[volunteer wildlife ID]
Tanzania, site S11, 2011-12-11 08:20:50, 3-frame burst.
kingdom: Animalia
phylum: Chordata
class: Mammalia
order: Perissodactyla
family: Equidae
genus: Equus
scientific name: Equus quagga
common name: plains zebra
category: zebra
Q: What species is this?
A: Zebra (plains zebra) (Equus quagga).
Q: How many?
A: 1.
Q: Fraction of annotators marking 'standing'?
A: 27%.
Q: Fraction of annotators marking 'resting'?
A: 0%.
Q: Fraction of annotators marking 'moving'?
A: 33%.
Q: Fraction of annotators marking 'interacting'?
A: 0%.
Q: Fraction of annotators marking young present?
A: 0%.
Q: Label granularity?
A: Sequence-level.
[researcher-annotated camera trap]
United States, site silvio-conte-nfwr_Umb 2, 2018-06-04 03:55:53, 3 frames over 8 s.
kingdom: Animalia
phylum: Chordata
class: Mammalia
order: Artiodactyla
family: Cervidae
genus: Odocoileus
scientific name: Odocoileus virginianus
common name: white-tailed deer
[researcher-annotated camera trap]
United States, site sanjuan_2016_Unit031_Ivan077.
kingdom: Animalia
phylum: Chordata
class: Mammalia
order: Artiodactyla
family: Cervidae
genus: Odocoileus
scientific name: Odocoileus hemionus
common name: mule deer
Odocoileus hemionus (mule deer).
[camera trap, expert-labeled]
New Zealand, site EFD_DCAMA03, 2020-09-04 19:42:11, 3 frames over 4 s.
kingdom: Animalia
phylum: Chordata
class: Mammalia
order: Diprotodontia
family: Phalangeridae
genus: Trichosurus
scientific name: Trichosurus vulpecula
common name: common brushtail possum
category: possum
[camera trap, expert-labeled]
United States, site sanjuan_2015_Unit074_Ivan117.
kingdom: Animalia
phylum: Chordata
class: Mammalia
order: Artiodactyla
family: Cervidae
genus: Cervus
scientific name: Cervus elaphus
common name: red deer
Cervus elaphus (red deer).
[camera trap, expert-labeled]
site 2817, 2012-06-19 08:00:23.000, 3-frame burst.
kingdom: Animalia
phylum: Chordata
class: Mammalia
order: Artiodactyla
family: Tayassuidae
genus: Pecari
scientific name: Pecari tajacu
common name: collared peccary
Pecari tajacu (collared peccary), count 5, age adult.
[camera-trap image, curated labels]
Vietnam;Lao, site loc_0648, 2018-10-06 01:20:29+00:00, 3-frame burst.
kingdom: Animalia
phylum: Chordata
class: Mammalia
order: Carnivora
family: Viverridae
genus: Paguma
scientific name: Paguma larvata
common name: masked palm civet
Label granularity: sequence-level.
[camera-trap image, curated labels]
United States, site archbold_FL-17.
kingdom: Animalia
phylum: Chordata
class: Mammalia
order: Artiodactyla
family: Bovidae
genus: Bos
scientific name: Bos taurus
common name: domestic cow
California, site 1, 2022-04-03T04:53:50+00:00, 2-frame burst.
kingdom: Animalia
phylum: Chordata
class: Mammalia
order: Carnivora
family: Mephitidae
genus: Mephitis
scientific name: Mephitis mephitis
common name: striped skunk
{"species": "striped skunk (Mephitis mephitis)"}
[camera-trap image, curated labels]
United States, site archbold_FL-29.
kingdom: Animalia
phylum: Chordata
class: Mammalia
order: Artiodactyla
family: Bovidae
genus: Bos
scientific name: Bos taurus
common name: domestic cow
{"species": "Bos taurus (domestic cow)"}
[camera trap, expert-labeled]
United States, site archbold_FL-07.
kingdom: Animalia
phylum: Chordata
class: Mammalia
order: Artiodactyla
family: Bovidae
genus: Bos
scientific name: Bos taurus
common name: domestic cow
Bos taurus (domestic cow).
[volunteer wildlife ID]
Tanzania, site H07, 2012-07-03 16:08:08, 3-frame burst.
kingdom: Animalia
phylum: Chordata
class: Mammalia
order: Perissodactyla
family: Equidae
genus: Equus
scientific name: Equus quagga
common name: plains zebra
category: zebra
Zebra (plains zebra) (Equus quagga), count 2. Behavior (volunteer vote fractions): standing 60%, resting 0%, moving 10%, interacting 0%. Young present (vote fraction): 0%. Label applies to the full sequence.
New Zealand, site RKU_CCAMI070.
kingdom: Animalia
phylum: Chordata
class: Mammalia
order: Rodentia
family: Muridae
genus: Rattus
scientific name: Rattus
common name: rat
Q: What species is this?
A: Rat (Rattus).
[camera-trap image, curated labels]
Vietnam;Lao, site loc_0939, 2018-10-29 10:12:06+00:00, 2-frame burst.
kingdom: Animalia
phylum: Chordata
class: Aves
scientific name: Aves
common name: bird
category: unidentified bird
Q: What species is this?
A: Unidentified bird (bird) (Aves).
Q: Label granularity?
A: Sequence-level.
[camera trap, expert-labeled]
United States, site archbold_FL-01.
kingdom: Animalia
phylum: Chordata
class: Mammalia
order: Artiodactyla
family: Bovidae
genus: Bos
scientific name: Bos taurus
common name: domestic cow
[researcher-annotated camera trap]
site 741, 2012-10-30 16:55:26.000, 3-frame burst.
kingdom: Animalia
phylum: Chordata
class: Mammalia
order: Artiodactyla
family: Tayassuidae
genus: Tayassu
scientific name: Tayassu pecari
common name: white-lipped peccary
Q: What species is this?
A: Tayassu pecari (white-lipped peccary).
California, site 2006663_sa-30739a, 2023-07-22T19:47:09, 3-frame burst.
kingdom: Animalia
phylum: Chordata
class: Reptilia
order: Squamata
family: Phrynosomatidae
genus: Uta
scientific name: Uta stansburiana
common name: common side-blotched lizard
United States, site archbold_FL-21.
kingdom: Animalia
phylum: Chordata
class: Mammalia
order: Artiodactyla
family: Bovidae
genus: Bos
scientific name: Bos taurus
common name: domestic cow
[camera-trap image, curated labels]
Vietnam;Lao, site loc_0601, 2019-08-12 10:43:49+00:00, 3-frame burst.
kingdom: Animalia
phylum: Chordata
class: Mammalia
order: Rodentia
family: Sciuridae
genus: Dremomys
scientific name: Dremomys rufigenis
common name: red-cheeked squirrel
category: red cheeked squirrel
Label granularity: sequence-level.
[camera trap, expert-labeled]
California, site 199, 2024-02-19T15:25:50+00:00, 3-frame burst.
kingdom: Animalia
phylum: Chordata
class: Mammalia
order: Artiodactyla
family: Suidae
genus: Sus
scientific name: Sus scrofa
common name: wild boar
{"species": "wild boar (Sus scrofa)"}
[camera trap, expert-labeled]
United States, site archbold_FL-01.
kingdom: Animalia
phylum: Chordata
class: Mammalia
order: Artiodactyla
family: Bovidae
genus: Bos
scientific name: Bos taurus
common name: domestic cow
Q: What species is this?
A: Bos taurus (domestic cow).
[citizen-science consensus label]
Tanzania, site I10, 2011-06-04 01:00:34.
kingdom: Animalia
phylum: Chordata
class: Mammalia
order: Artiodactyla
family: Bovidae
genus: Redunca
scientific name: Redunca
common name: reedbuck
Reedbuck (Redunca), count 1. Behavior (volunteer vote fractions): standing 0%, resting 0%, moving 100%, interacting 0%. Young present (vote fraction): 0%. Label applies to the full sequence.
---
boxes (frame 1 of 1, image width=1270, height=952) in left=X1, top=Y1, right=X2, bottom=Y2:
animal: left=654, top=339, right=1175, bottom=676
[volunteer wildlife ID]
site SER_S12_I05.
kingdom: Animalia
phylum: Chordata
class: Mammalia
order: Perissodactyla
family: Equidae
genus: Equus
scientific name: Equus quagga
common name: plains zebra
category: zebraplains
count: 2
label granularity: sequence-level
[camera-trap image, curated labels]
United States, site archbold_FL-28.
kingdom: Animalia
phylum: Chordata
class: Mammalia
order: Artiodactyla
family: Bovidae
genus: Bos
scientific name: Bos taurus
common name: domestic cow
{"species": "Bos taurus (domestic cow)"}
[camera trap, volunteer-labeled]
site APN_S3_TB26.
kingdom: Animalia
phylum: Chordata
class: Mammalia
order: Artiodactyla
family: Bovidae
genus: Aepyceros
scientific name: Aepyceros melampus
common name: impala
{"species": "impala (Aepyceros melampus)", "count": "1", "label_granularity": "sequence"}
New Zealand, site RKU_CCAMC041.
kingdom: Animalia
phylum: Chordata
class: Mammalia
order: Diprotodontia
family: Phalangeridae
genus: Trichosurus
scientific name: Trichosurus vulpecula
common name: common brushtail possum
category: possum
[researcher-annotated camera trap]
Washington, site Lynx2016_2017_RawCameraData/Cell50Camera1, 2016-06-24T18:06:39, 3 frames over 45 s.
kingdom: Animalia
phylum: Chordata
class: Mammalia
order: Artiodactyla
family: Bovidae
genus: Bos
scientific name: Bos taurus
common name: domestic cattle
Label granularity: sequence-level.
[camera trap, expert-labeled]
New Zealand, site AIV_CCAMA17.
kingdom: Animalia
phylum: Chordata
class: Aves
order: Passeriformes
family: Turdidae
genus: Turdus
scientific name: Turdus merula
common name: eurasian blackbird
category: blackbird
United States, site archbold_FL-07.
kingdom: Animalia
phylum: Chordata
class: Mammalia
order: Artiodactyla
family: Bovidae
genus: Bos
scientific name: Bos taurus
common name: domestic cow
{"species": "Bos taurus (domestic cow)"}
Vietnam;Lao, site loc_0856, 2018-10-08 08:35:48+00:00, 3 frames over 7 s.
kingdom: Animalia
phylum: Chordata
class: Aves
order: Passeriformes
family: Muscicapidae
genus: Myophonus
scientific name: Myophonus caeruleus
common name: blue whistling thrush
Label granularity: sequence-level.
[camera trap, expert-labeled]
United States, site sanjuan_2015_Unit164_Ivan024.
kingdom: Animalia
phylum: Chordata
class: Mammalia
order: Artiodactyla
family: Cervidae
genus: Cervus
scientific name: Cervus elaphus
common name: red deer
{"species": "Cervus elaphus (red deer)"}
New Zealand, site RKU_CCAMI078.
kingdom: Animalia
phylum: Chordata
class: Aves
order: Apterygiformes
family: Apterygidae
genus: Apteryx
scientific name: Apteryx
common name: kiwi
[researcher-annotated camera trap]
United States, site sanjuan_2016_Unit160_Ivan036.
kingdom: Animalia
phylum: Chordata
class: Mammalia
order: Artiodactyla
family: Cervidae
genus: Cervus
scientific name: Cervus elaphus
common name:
——
** WHAT YOU NEED TO DO **
I would like you to report every line in the listing above that contains "impala".

** ANSWER TO THE PROBLEM **
common name: impala
{"species": "impala (Aepyceros melampus)", "count": "1", "label_granularity": "sequence"}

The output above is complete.